## AUSZUG
***

# Mobiler Laptop zur Hobby Bildbearbeitung



## Planetic (6. Januar 2019)

ch habe die wundervolle Aufgabe bekommen für meine Freundin einen neuen Laptop zur Hobbymäßigen Bildbearbeitung zu finden. 
Ich tue mich allerdings sehr schwer die verschiedenen Bildschirmqualitäten zu vergleichen... bei den restlichen bereits erstellten Themen die ich gefunden habe geht es gefühlt mehr um stationäre oder sehr Professionelle Laptops mit natürlich deutlich höherem Budget. 

Ich habe zum Beispiel das Microsoft Surface Go  Microsoft Surface Go 128GB, 8GB RAM, Windows 10 S ab €' '527 (2019) | Preisvergleich Geizhals Deutschland gefunden welches Erstaunlicherweise wohl sogar ein sehr gutes Display besitzen soll... 
Der kleine Speicher wäre glaube ich nicht sooo schlimm, die Fotos würden irgendwann sowieso auf der externen Festplatte landen. Allerdings sind die restlichen Spezifikationen natürlich nicht so der renner... meint Ihr, dass wäre eine gute Alternative?

Ich hätte auch noch das Lenovo Ideapad 320-S  Lenovo Ideapad 320S-14IKBR grau, Core i5-8250U, 8GB RAM, 256GB SSD (81BN009HGE) ab €' '619 (2019) | Preisvergleich Geizhals Deutschland gefunden welches wohl auch ein sehr gutes Display haben soll (für dies Preisklasse) Ich glaube der i5 ist auch vollkommen ausreichend und er Aufpreis zum i7 nicht notwendig. Meint Ihr, die besseren spezifikationen wird man im Alltagsgebrauch stark merken?

Als weiteres steht das Lenovo ThinkPad L380 Yoga Lenovo ThinkPad L380 Yoga silber ab €' '925 (2019) | Preisvergleich Geizhals Deutschland in der engeren Auswahl als Convertable. Display soll ebenfalls noch sehr gut sein.

***

## BEREITGESTELLTES MATERIAL
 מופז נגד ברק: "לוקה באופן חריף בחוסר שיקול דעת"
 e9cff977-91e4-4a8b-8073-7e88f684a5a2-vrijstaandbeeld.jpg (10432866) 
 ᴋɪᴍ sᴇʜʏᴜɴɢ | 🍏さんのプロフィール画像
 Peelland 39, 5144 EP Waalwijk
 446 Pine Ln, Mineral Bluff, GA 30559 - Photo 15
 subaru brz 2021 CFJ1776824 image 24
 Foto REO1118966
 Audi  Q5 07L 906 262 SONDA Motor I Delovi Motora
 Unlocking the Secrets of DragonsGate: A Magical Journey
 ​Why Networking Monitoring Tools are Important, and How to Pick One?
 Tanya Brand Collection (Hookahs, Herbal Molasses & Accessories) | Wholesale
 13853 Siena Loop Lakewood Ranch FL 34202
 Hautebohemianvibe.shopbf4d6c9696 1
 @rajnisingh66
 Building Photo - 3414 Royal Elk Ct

***

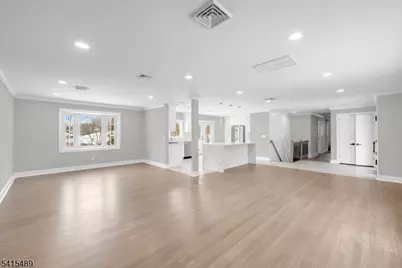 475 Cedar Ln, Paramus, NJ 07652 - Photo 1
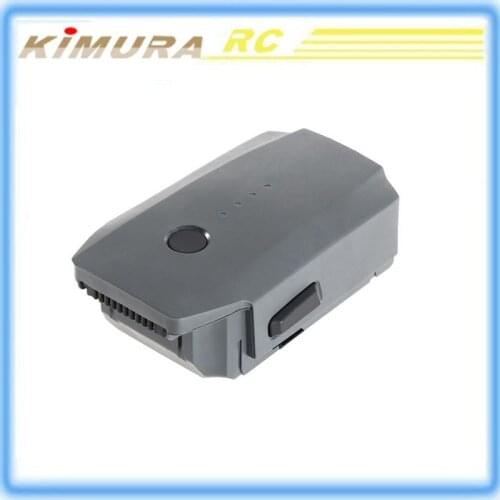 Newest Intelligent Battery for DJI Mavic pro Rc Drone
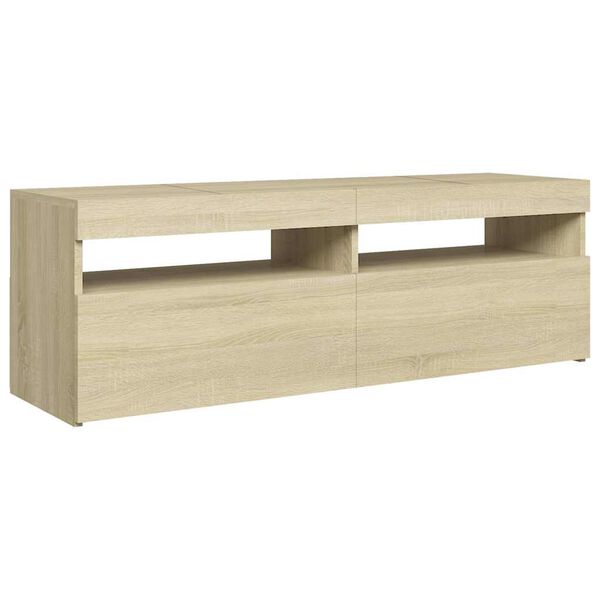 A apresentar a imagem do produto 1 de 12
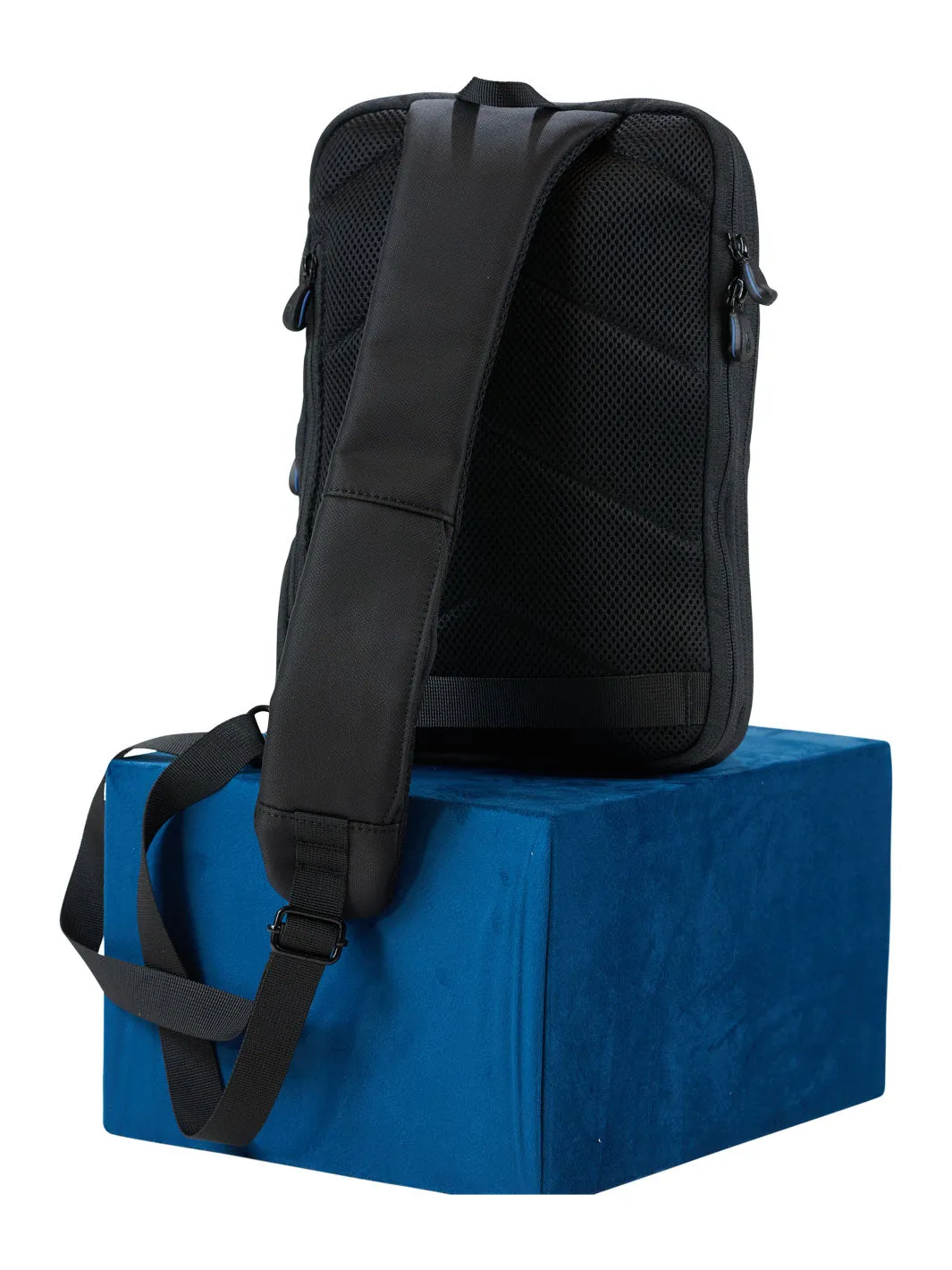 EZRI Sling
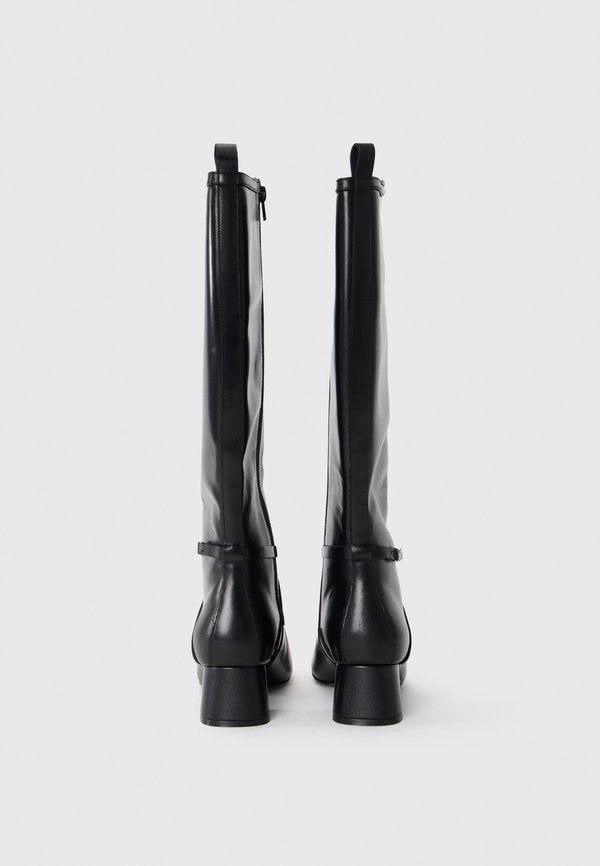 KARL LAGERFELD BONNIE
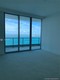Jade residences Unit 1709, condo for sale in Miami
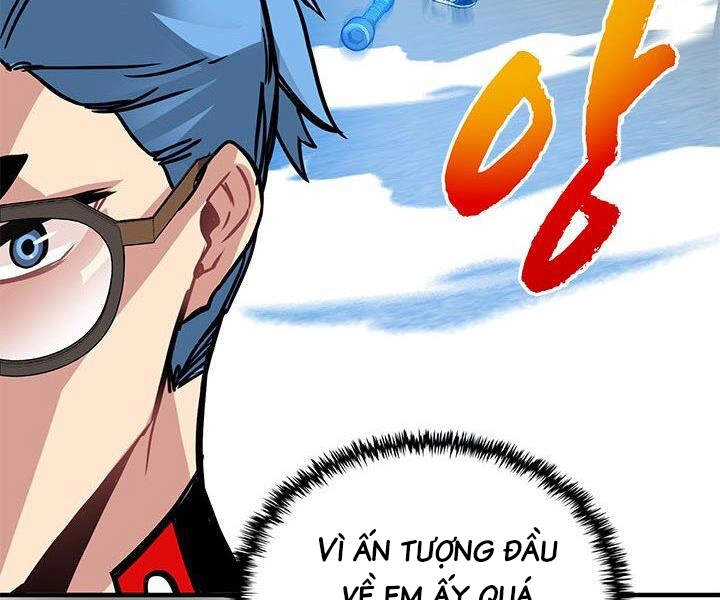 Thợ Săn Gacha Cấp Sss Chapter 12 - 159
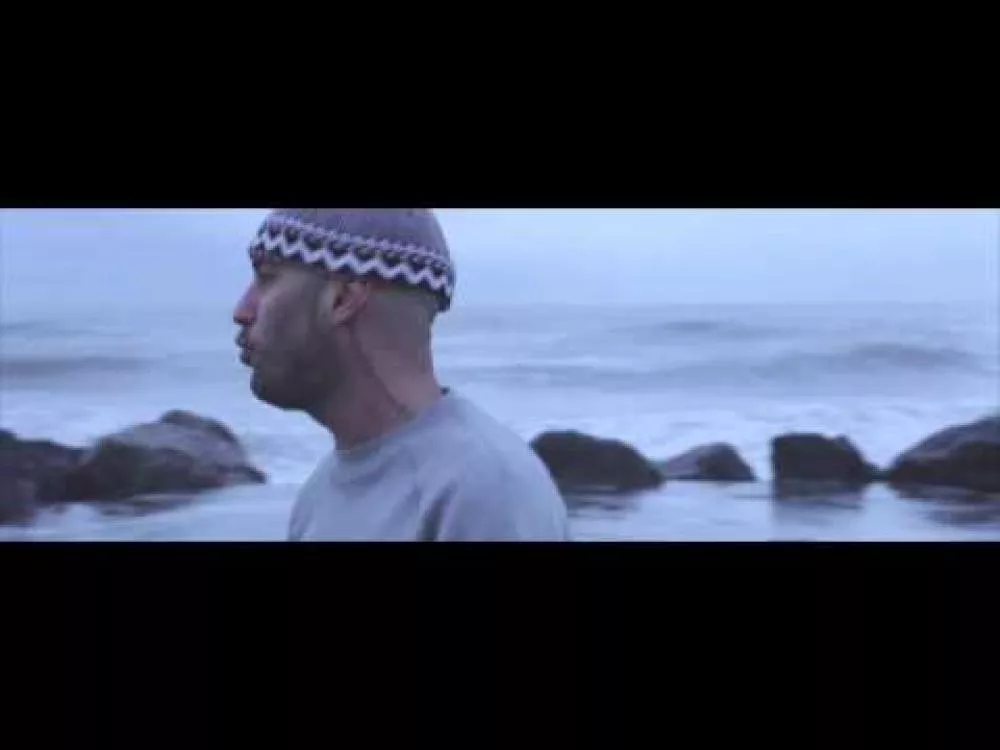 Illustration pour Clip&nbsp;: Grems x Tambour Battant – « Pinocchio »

***

## DEINE AUFGABEN
(a) Gib aus dem Forumsbeitrag über Laptops zur Bildbearbeitung den Abschnitt wörtlich wieder, beginnend mit „ch habe die“ und weiter bis einschließlich „eine gute Alternative?“.
(b) Beantworte zum Forumsbeitrag über Laptops zur Bildbearbeitung die folgenden Fragen:
(i) Wo würden die Fotos laut Beitrag irgendwann ohnehin landen?
(ii) Welcher Prozessor ist für das Lenovo Ideapad 320S angegeben?
(iii) Wie viel Arbeitsspeicher hat das Microsoft Surface Go in der genannten Ausführung?
(c) Setze den Forumsbeitrag über Laptops zur Bildbearbeitung fort, und zwar im Anschluss an seinen letzten Satz.

## LÖSUNGEN
(a)
ch habe die wundervolle Aufgabe bekommen für meine Freundin einen neuen Laptop zur Hobbymäßigen Bildbearbeitung zu finden. 
Ich tue mich allerdings sehr schwer die verschiedenen Bildschirmqualitäten zu vergleichen... bei den restlichen bereits erstellten Themen die ich gefunden habe geht es gefühlt mehr um stationäre oder sehr Professionelle Laptops mit natürlich deutlich höherem Budget. 

Ich habe zum Beispiel das Microsoft Surface Go  Microsoft Surface Go 128GB, 8GB RAM, Windows 10 S ab €' '527 (2019) | Preisvergleich Geizhals Deutschland gefunden welches Erstaunlicherweise wohl sogar ein sehr gutes Display besitzen soll... 
Der kleine Speicher wäre glaube ich nicht sooo schlimm, die Fotos würden irgendwann sowieso auf der externen Festplatte landen. Allerdings sind die restlichen Spezifikationen natürlich nicht so der renner... meint Ihr, dass wäre eine gute Alternative?

(b)
(i) Auf der externen Festplatte.
(ii) Ein Core i5-8250U.
(iii) 8 GB RAM.

(c)
Das wäre soweit meine engere Auswahl von dem was ich soweit gefunden habe. Habt Ihr vielleicht schon erfahrungen gemacht mit diesen Modellen?

Budget: max. 1000€
Anwendungsbereich: Hobbymäßige Bildbearbeitung & Surfen
Bildschirmgröße: max. 17" lieber jedoch 13" oder 15" 
Bildschirmauflösung: 1920x1080
Glare/Matt: Bevorzugt Matt, Glare jedoch auch ok. 
Akkulaufzeit: nicht so stark im Vordergrund
Gewicht: Sollte leicht zu Transportieren sein
Besondere Anforderungen: Gutes Display für Hobby Bildbearbeitung

Sehr Vielen Dank für eure Hilfe!


----------



## fotoman (6. Januar 2019)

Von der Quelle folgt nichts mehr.